Exercise tasks:
a) According to the Italian blog post "Il decennio del dimenticare," who wrote the Wall Street Journal article that the editors chose to present?
b) List everything that, according to the Italian blog post "Il decennio del dimenticare," no reader could accuse the Wall Street Journal of.

Text passage:

BEGIN

Il decennio del dimenticare
Come sempre facciamo, per rispetto sia dei nostri lettori sia del nostro lavoro, ci presenteremo con i numeri a consuntivo appena inizierà il nuovo anno.
Oggi, però, ci siamo dati uno scopo diverso: la nostra intenzione è quella di restituire ai nostri lettori il senso, la sintesi estrema, il significato delle molte cose che hanno seguito, letto ed analizzato con noi nel 2019.
Abbiamo fatto, durante questo weekend un attento lavoro di selezione, e dopo un prolungato dibattito abbiamo scelto l’articolo che segue.
Si tratta di un articolo del Wall Street Journal: una fonte che nessuno, tra i nostri lettori, potrà certo accusare di negatività, pessimismo, disfattismo oppure di avere pregiudizi contro Donald J. Trump. Ed un’autore, Jason Zweig, dalla reputazione ampia quanto la sua fama nel Mondo degli investimenti.
Non ci sentiamo di aggiungere commenti all’articolo: il tema è un tema che Recce’d ha già affrontato in passato. Ovvero: la memoria straordinariamente corta di quasi tutti gli investitori, che mostrano in modo curioso ad ondate sempre più frequenti una sorta di “tendenza suicida collettiva”.
Sono sufficienti 12 mesi di rialzi, per fare ritornare sulle labbra di molti la frase “hanno guadagnato tutti”, e buttarsi come accecati alla rincorsa di un qualche cosa che però, nella realtà, non esiste. Ed è pure semplice da dimostrare, che non esiste. Noi ve lo abbiamo dimostrato, anche in questo Blog.

END

Data shown:
BEGIN

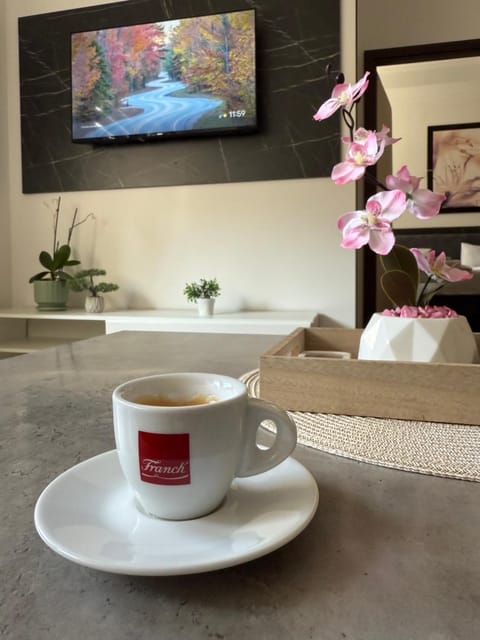 Citadela Suites - Free Parking Apartment in Sarajevo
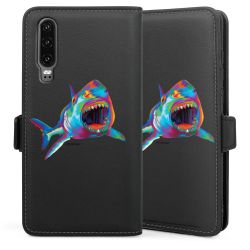 Sideflip Kotelo musta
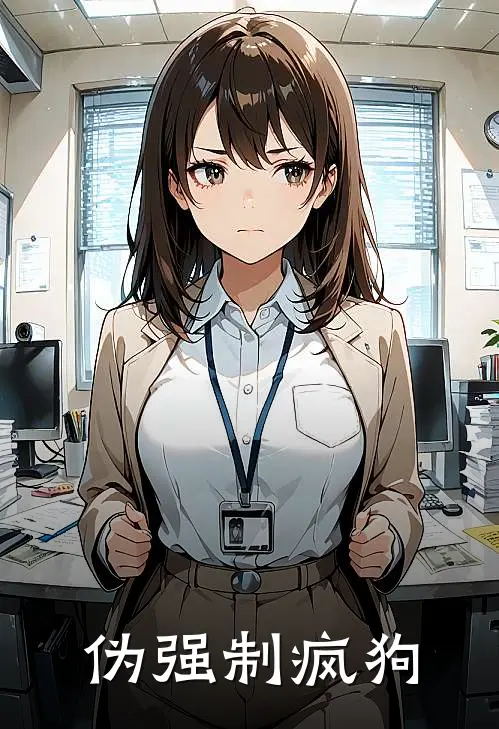 【伪强制】疯狗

END

Answers for the exercise:
a) Jason Zweig

b)
- Negativity (negatività)
- Pessimism (pessimismo)
- Defeatism (disfattismo)
- Bias against Donald J. Trump (pregiudizi contro Donald J. Trump)